2.5. Selection of Underwriters. The holders of a majority of the Registrable Securities included in any Demand Registration shall have the right to select the investment banker(s) and/or manager(s) to administer the offering in connection with any Demand Registration, subject to the approval of the Company (which approval shall not be unreasonably withheld or delayed).
3. Piggyback Registrations.
3.1. Right to Piggyback. Whenever the Company proposes to register any of its securities under the Securities Act (for its own account or for the account of any other holder of its securities) under the Securities Act (other than pursuant to (i) a Demand Registration which shall be governed by Section 2, (ii) a registration related solely to employee benefit plans or a Rule 145 transaction or (iii) a registration relating to an offering occurring within 90 days after the Closing, substantially all the proceeds of which are used to finance the cash purchase price under the Purchase Agreement), and the registration form to be used may be used for the registration of Registrable Securities (a “Piggyback Registration”), the Company shall give prompt written notice to all holders of Registrable Securities of its intention to effect such a registration and, subject to the terms hereof, including Section 10, shall include in such registration all Registrable Securities with respect to which the Company has received written requests for inclusion therein within 21 days after such holders receive the Company’s notice.

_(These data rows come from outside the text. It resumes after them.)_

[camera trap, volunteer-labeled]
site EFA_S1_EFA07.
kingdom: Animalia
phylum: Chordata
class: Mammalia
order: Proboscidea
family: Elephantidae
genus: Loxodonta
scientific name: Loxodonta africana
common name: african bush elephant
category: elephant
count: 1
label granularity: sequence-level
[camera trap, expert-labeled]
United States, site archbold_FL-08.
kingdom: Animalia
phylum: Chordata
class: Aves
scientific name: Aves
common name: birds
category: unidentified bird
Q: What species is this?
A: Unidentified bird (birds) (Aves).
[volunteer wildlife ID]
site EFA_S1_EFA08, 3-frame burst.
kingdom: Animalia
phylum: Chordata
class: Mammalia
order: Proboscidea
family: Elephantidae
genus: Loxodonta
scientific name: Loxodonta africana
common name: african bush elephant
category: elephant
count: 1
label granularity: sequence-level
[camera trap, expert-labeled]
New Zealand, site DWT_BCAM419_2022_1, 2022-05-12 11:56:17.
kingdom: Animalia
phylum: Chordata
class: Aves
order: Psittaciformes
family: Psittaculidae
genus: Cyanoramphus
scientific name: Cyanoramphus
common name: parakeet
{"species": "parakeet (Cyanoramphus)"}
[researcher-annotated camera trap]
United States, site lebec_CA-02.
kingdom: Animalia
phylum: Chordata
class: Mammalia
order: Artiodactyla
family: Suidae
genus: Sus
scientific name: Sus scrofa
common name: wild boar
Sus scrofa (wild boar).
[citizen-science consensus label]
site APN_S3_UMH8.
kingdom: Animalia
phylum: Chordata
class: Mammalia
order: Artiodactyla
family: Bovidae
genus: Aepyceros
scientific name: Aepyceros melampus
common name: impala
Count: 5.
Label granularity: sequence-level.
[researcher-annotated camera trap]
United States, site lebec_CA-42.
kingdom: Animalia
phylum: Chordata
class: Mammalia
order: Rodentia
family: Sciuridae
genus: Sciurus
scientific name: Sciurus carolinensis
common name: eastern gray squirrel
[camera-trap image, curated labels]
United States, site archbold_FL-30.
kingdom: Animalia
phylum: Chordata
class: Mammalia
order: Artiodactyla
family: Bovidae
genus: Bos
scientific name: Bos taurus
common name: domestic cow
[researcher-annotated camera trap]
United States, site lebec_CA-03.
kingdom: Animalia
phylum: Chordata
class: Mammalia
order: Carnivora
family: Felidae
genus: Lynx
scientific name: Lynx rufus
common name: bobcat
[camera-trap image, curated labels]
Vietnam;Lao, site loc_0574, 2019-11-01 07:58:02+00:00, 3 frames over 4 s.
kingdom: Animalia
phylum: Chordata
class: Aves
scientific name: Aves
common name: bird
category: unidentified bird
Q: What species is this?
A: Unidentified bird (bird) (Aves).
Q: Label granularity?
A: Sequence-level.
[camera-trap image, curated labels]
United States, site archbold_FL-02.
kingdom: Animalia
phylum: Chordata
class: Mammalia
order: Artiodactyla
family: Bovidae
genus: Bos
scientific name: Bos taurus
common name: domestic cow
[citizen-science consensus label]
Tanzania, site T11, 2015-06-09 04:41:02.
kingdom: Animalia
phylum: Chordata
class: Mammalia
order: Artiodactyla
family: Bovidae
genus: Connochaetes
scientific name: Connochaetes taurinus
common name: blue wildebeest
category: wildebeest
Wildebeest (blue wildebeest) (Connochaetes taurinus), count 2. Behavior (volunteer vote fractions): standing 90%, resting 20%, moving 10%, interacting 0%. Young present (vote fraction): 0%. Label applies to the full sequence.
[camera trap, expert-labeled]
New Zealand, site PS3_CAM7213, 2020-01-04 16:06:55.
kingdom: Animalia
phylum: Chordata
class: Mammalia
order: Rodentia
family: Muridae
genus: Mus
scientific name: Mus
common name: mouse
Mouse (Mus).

3.2. Priority on Primary Registrations. If a Piggyback Registration is an underwritten primary registration on behalf of the Company, and the managing underwriters advise the Company in writing that in their opinion the number of securities requested to be included in such registration exceeds the number of securities which can be sold therein without adversely affecting the marketability of the offering, the Company shall include in such registration (a) first, the securities that the Company proposes to sell, (b) second, the Registrable Securities requested to be included in such registration, pro rata among the respective holders thereof on the basis of the amount of Registrable Securities owned by each such requesting holder and (c) third, other securities requested to be included in such registration. Notwithstanding the foregoing, the holders of Registrable Securities shall be entitled to include in any such registration of the Company’s securities at least 20% of the aggregate amount of securities registered in such registration.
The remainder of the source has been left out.